**APPLY WHAT YOU READ**.
#1 Write out the stretch of the Swallow model description from "- Efficient Tokenization: Utilizes" through "improved inference speed." word for word.
#2 In the Swallow model description below, what score does the 70B Swallow model achieve on JCommonsenseQA?
#3 According to the Swallow model description below, why does the model's tokenizer allow faster inference? Answer in one to three sentences.

**PAGE EXCERPT**.
⁂

Swallow-70b-instruct-hf: Japanese-Enhanced Llama 2 Model
Swallow-70b-instruct-hf is a 70 billion parameter instruction-tuned language model developed by TokyoTech-LLM. It is based on the Llama 2 architecture and has been continually pre-trained with extensive Japanese language data, significantly enhancing its proficiency in Japanese. A key feature is its tokenizer, which incorporates a broadened vocabulary specifically for Japanese, leading to more efficient text representation and faster inference.
Key Capabilities and Performance
- Superior Japanese Language Performance: The model demonstrates strong performance across a range of Japanese benchmarks, including JCommonsenseQA, JEMHopQA, NIILC, JSQuAD, XL-Sum, WMT20, and MGSM. For instance, the 70B Swallow model achieves 0.9348 on JCommonsenseQA and 0.4840 on MGSM, outperforming its Llama 2 counterpart in most Japanese tasks.
- Efficient Tokenization: Utilizes a tokenizer with an expanded Japanese vocabulary, allowing for more compact text representation and improved inference speed.
- Instruction-Tuned: This specific version is instruction-tuned, making it suitable for conversational and instruction-following tasks.

⁂

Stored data

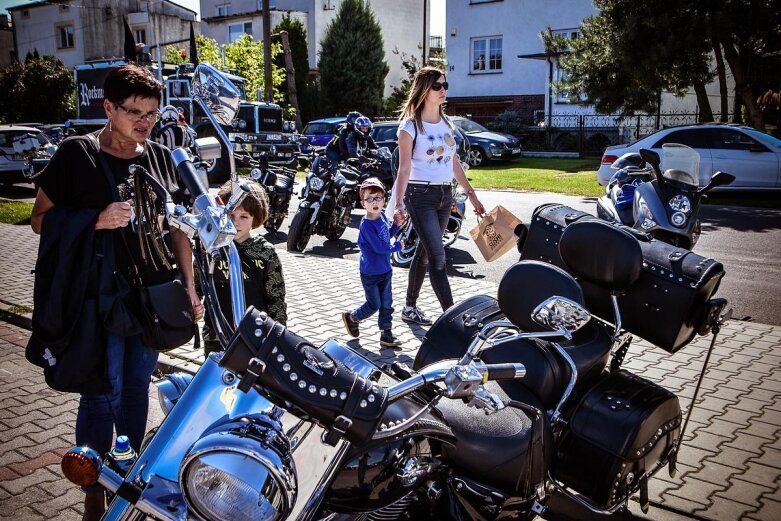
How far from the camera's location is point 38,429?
4.28 meters

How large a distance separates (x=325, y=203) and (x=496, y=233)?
4533 millimetres

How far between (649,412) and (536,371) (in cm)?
48

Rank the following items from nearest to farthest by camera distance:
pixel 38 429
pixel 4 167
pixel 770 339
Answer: pixel 38 429, pixel 770 339, pixel 4 167

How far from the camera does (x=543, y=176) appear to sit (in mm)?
19016

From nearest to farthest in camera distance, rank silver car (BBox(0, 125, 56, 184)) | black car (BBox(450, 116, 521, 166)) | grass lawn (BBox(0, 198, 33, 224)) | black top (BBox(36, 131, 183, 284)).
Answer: black top (BBox(36, 131, 183, 284)) → grass lawn (BBox(0, 198, 33, 224)) → silver car (BBox(0, 125, 56, 184)) → black car (BBox(450, 116, 521, 166))

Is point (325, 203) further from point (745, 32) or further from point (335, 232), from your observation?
point (745, 32)

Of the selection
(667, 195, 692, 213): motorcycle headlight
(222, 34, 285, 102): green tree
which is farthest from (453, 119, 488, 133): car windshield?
(667, 195, 692, 213): motorcycle headlight

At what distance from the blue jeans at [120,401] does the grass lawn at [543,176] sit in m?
13.3

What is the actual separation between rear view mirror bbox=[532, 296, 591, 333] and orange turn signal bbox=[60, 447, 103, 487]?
1.25 m

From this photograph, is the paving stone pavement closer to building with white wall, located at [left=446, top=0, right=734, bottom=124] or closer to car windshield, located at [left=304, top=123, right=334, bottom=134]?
car windshield, located at [left=304, top=123, right=334, bottom=134]

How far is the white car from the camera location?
13.6 metres

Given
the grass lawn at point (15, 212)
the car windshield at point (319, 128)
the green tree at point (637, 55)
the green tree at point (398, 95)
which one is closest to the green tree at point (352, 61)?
the green tree at point (398, 95)

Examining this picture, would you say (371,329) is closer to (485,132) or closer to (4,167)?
(4,167)

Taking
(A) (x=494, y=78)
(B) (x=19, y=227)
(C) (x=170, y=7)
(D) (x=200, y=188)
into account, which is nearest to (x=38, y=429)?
(D) (x=200, y=188)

⁂

**SOLUTION LIST**.
#1
- Efficient Tokenization: Utilizes a tokenizer with an expanded Japanese vocabulary, allowing for more compact text representation and improved inference speed.

#2 It achieves 0.9348 on JCommonsenseQA.

#3 The tokenizer incorporates a broadened vocabulary specifically for Japanese. This allows a more efficient, compact representation of text, which leads to faster inference.